__Exercise material__
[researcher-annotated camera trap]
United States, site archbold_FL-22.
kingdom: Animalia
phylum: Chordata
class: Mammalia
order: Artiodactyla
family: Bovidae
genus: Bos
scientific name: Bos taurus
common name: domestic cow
---
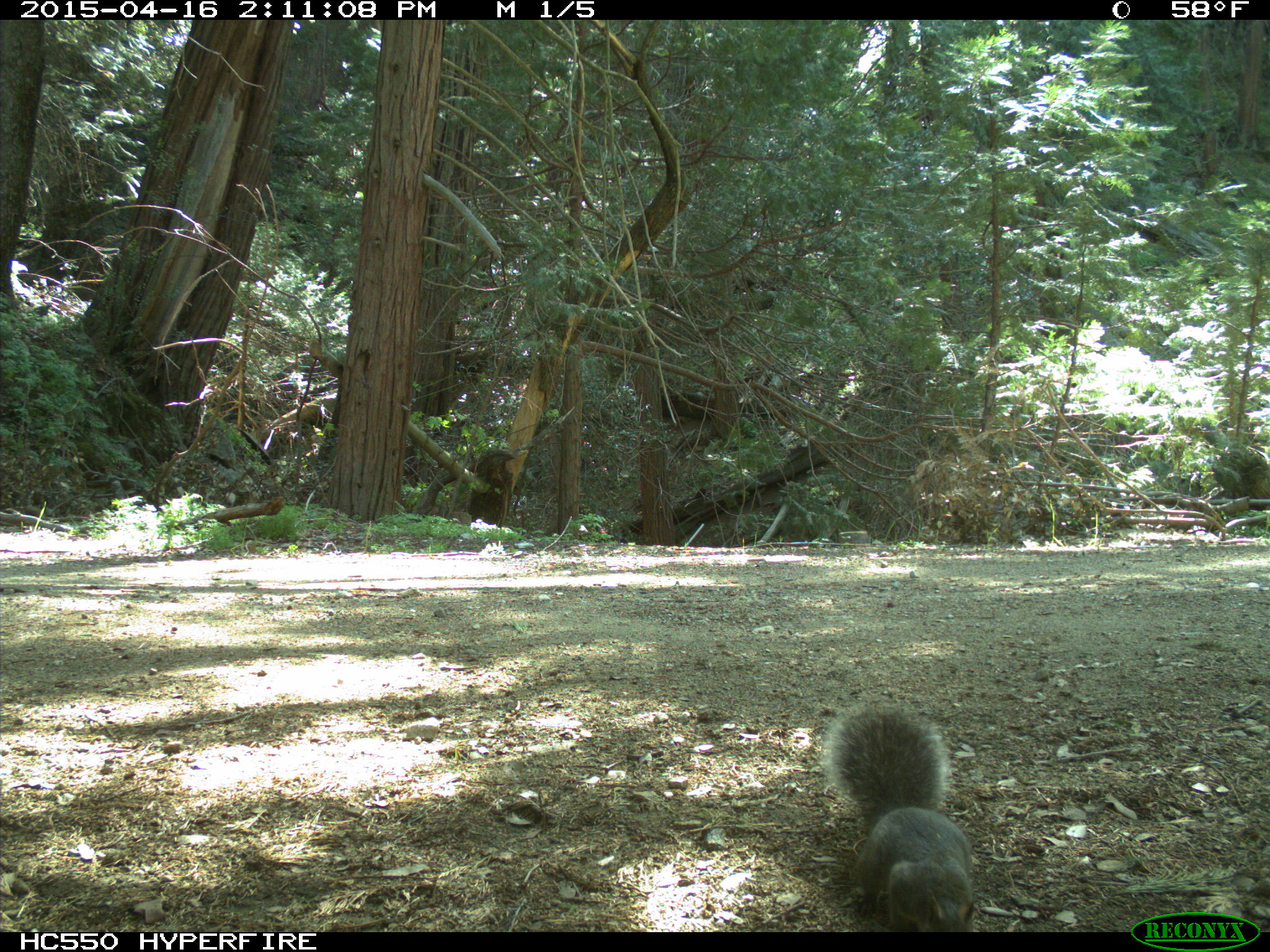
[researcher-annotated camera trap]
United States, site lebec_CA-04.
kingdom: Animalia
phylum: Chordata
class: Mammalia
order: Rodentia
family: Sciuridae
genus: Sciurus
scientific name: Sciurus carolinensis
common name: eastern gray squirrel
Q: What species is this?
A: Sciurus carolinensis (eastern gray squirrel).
* * *
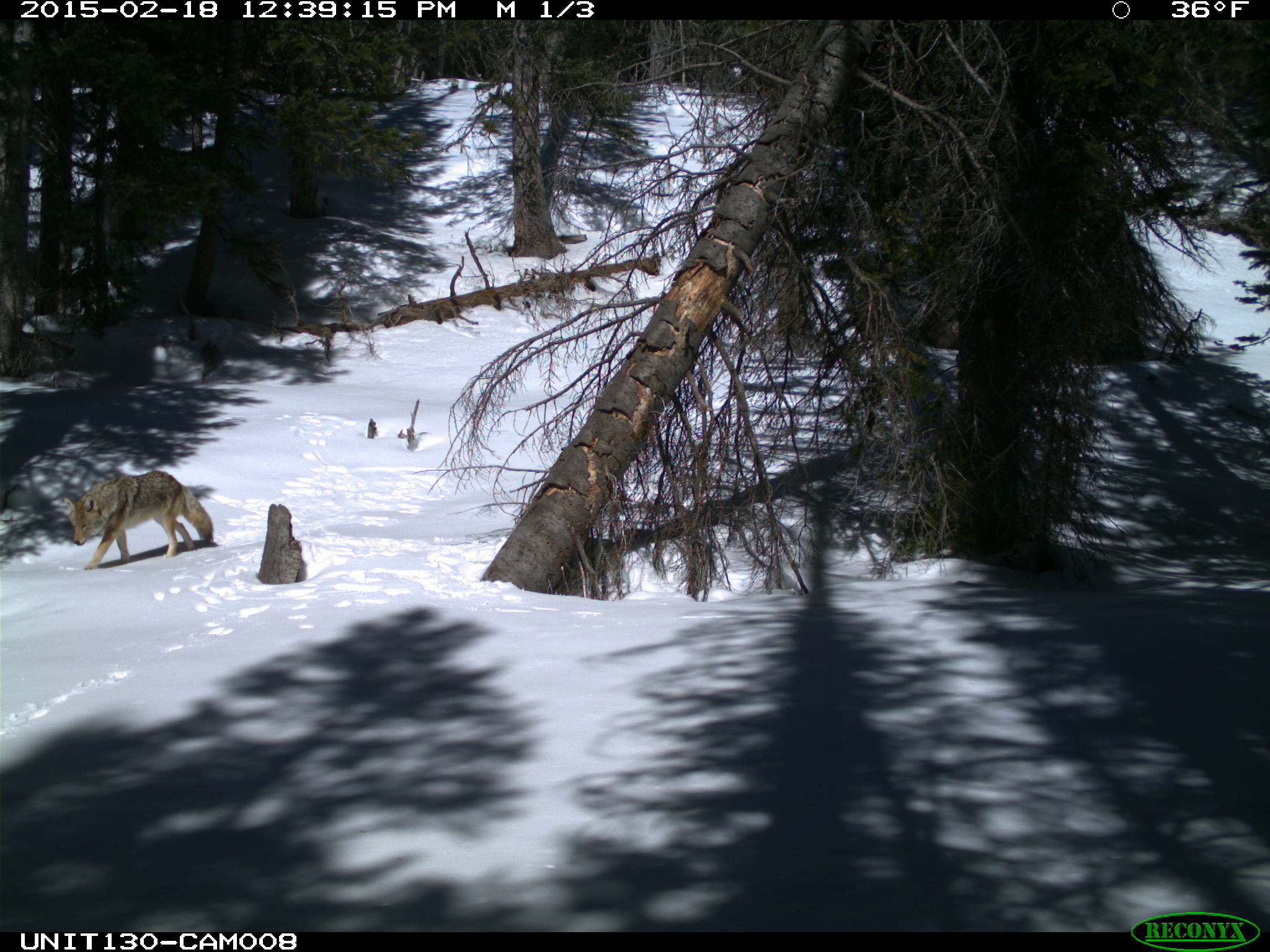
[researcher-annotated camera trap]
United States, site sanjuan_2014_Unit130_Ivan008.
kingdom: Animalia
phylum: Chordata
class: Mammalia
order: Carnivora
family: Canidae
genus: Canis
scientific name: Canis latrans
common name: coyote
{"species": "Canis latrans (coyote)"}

__What the task requires__
In the material above, how many lines hold the string "name"? Give the number and nothing else.

__Exercise result__
6